Linear and nonlinear optical techniques are used to study the dynamical and structural properties of a bare metal surface, single monolayer of molecules, and bulk molecular thin films. The resonance enhancement of Second Harmonic Generation (SHG) from a bare Ag(110) surface due to electronic transitions between surface states is characterized. Changes in resonant SH intensity due to temperature and adsorbate effects on surface state energies are well described by a quantum mechanical treatment of the second order susceptibility of the Ag surface. A fit of the experimental SH intensity to the model allows information on the relaxation dynamics of the surface state electrons to be extracted. By exploiting surface state resonant SHG as a highly sensitive probe of surface coverage we are able to monitor in real time the adsorption and desorption of a single monolayer of water on the Ag(110) surface and reveal the existence of a wetting/dewetting transition at 133.5 K.; The structure and dynamics of bulk amorphous solid and supercooled liquid molecular thin films are probed using linear and nonlinear optical techniques.
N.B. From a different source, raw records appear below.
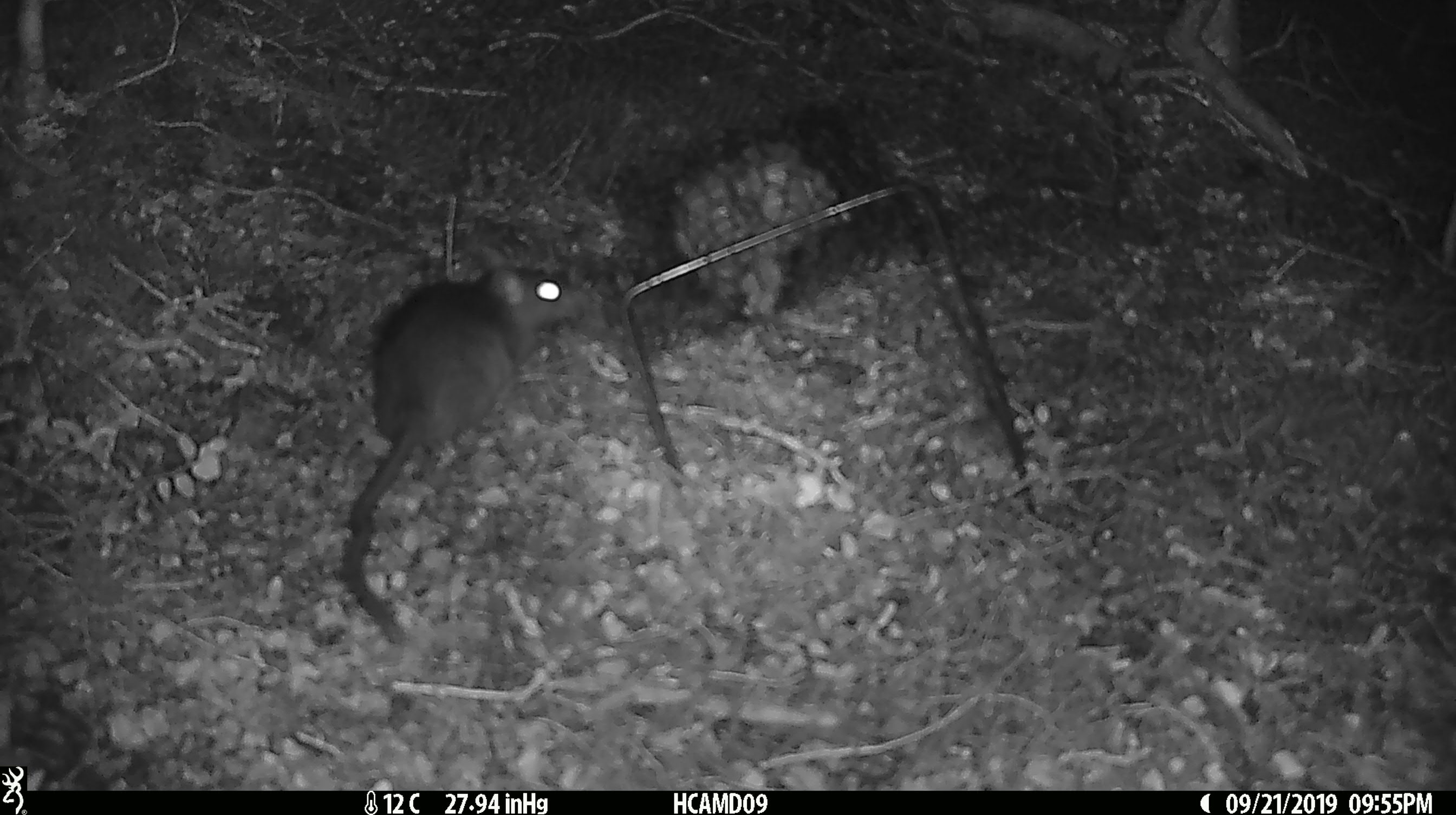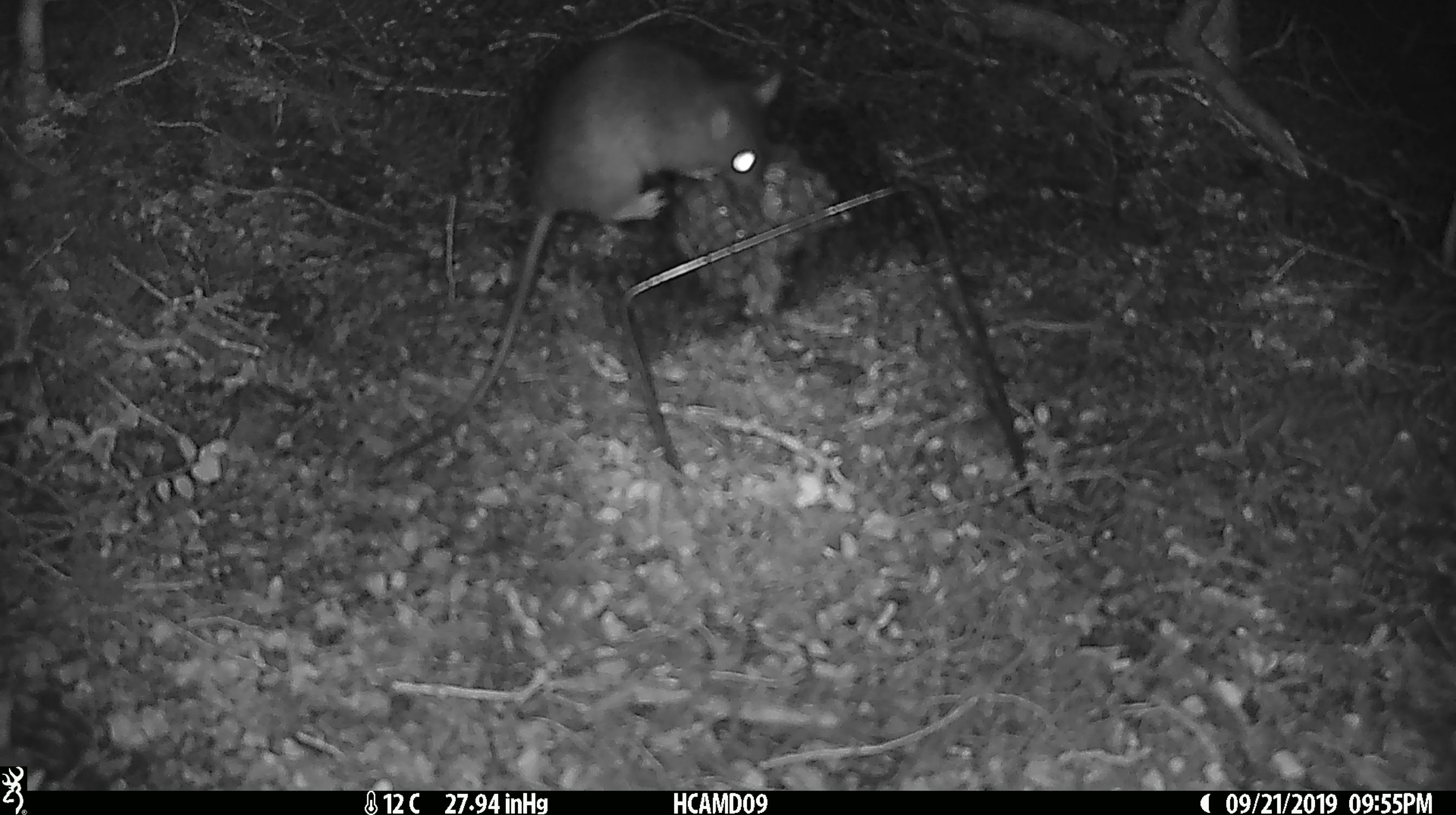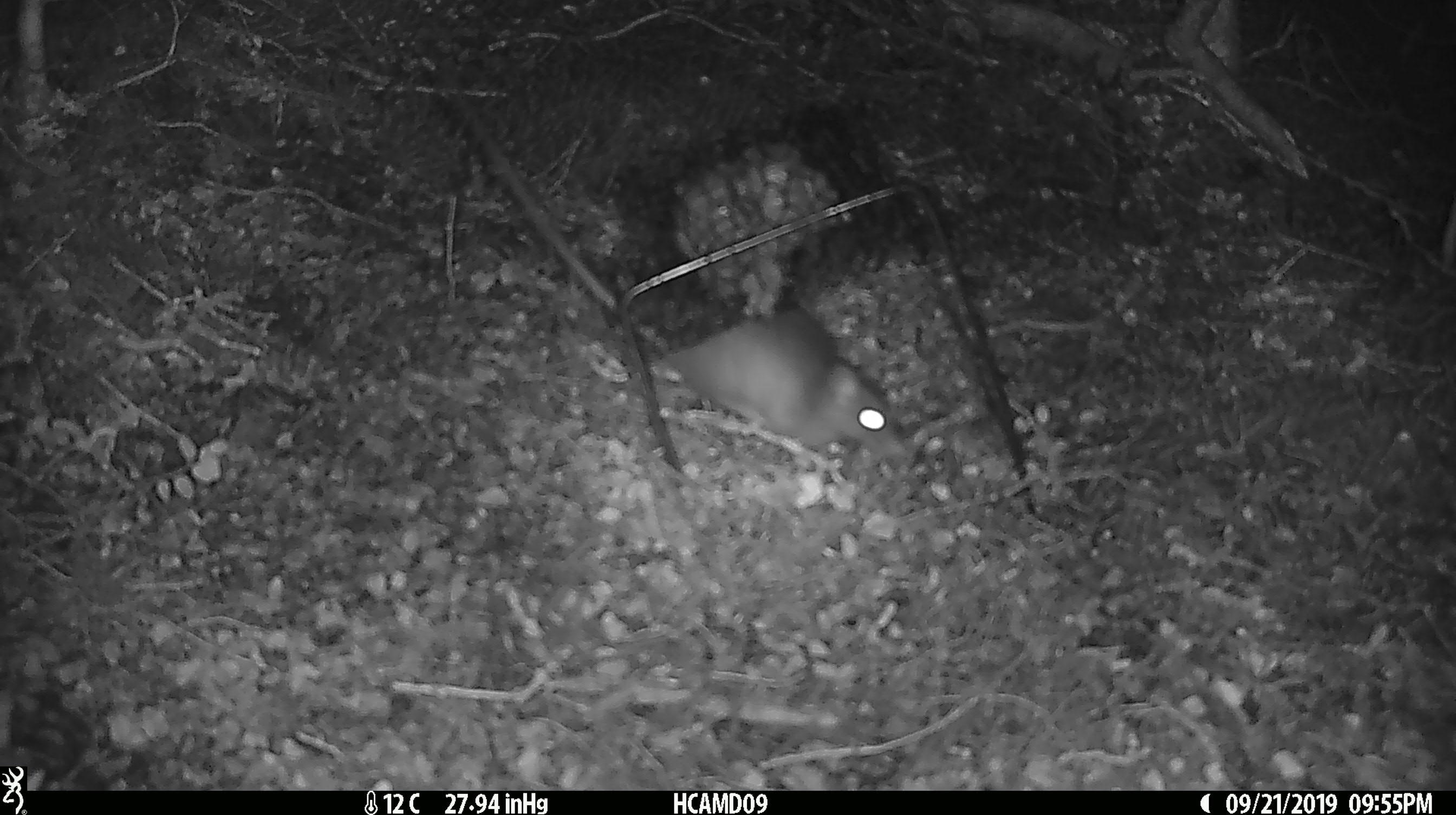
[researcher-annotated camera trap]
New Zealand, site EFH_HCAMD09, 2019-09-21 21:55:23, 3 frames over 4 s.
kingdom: Animalia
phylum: Chordata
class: Mammalia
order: Rodentia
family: Muridae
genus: Rattus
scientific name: Rattus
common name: rat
Rat (Rattus).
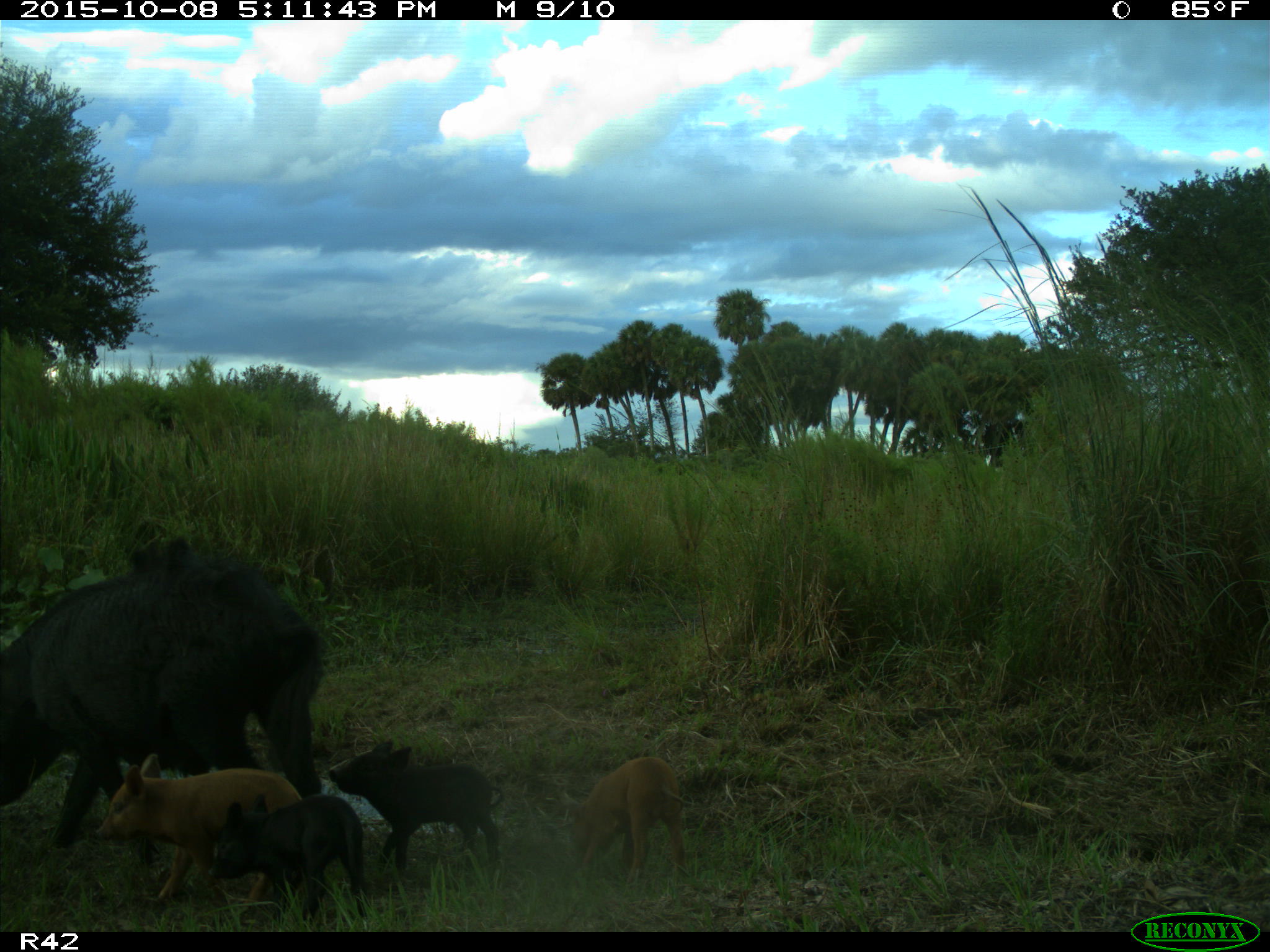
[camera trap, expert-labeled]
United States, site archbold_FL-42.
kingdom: Animalia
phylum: Chordata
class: Mammalia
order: Artiodactyla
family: Suidae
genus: Sus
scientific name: Sus scrofa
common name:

SHG in combination with Rayleigh scattering exposes the sudden formation of small heterogeneous domains in water and methanol films at particular deposition temperatures. Linear reflectivity is used to identify numerous stable and metastable phases of methanol. The thermal pathway, with respect to the glass transition temperature, Tg, is important in determining film structure since the slow dynamics near Tg produce a previous-state memory effect. Furthermore, a crystallization transition to a metastable state is observed below the true crystallization. This additional transition occurs only in films deposited at temperatures below their onset of heterogeneity. The kinetics of methanol crystallization near the glass transition temperature are investigated and an abrupt change in the nucleation mechanism at T g is observed. Finally, reflectivity reveals that water films grown at temperatures above the onset of heterogeneity access a new and distinct state of amorphous water. This heterogeneous amorphous phase appears to be more stable than cubic ice as evidenced by its higher desorption activation energy.